Seit über einem Jahr schon planen die Verantwortlichen von Hertha BSC Berlin einen Stadionneubau für ihren Klub. Im November vergangenen Jahres wurden dann konkretere Pläne bekannt. Michael Preetz, Manager des Vereins, betonte schon vor Monaten: „es ist die Zeit gekommen, über modernere Lösungen nachzudenken“ und Präsident Werner Gegenbauer zeigte sich damals überzeugt, dass „spätestens im Februar“ 2017 erste Ergebnisse bezüglich eines geeigneten Standortes aufgezeigt werden können. Der Kenntnisstand Monate später ist jedoch noch nicht allzu weit fortgeschritten. Die neue Arena solle zwar „definitiv“ in Berlin gebaut werden „und nicht woanders“, wie Preetz vor Kurzem bekräftigte, allerdings steht die Zustimmung des Berliner Senats noch aus und wie ein Sprecher der Senatsverwaltung mitteilte, gebe es „aus Sicht des Senats keinen Bedarf für ein neues Stadion als Ersatz und in Konkurrenz zum Olympiastadion“. Den Fans und Klubchefs würde die Vorstellung von einer neuen und vor allem eigenen Arena sehr gefallen, so viel steht jedenfalls fest. Um diesen Traum so schnell wie möglich verwirklichen zu können, wird der Hauptstadtklub sicherlich noch viele Register ziehen müssen.

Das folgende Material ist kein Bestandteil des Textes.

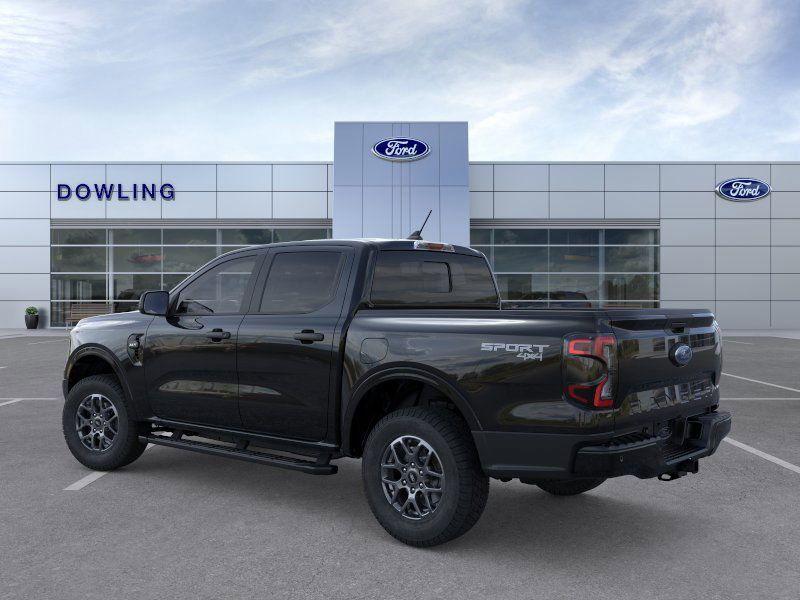 new 2025 Ford Ranger car, priced at $42,689
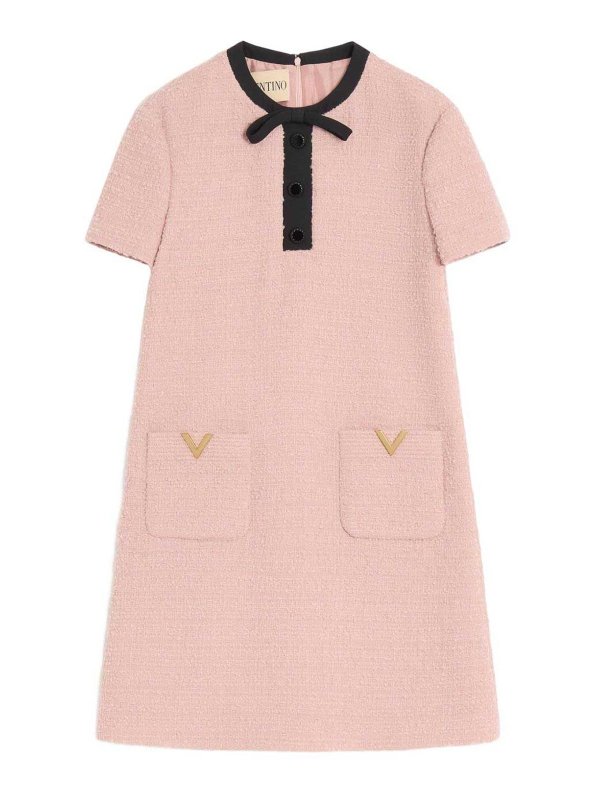 VALENTINO GARAVANI: short dresses - Wool Short Dress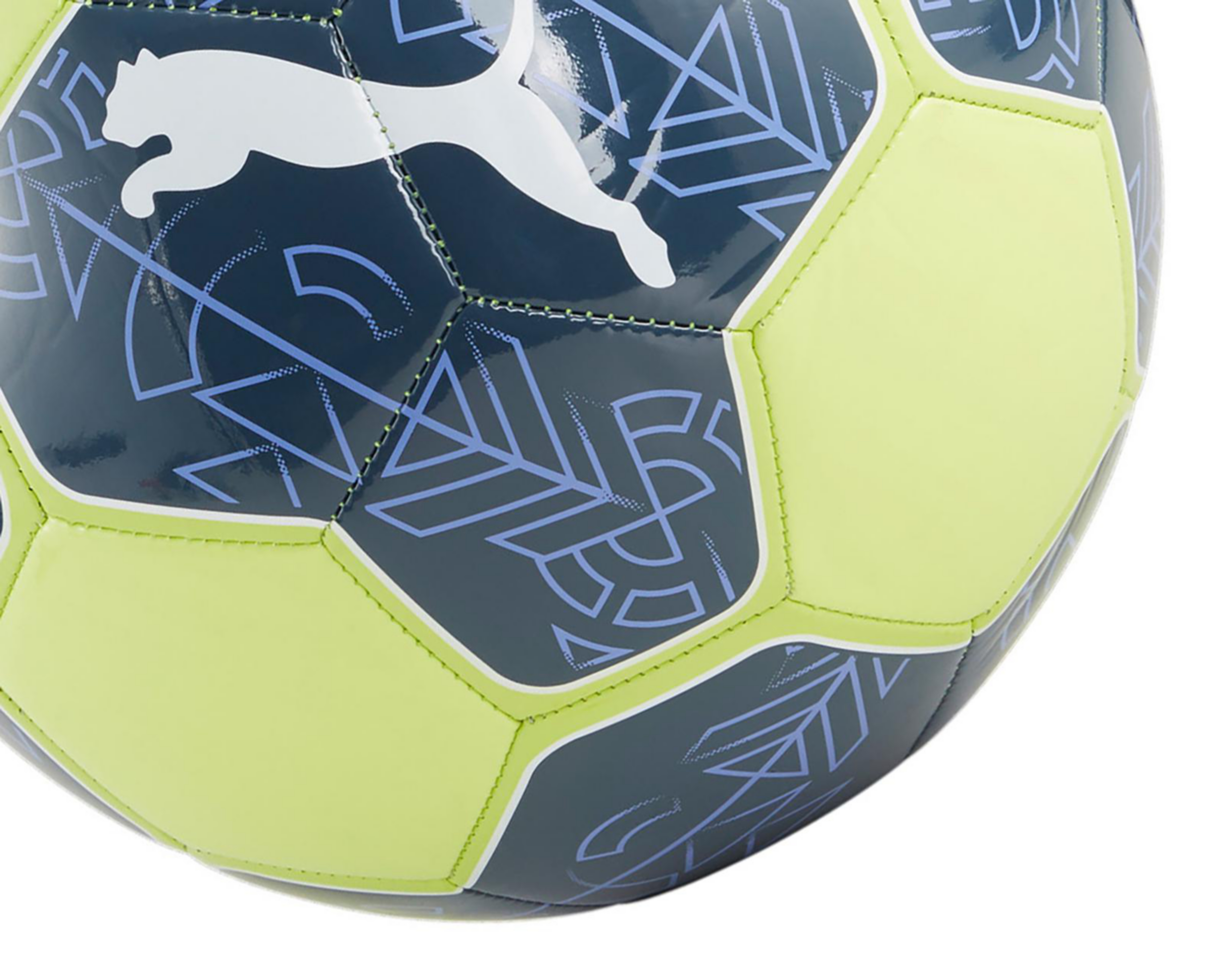 Foto 4 pulgar | Balón de Futbol Puma Prestige Tamaño 5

Seit dem Bestehen der 1. Fußball Bundesliga ist die Mannschaft der Alten Dame im Berliner Olympiastadion untergebracht, wo aufgrund von Umbaumaßnahmen inzwischen mehr als 74.000 Fußballfans die Partien auf den Rängen verfolgen können. Nun findet es der Klub offenbar an der Zeit, eine neue Spielstätte aufzusuchen, welche als reines Fußballstadion fungieren soll. Bis es jedoch soweit ist, werden sich die Profis von Trainer Pal Dardai noch mit dem grünen Rasen des Olympiastadions begnügen müssen. Immerhin hat der Verein vorsichtshalber den Mietvertrag bis zum Jahr 2025 verlängert.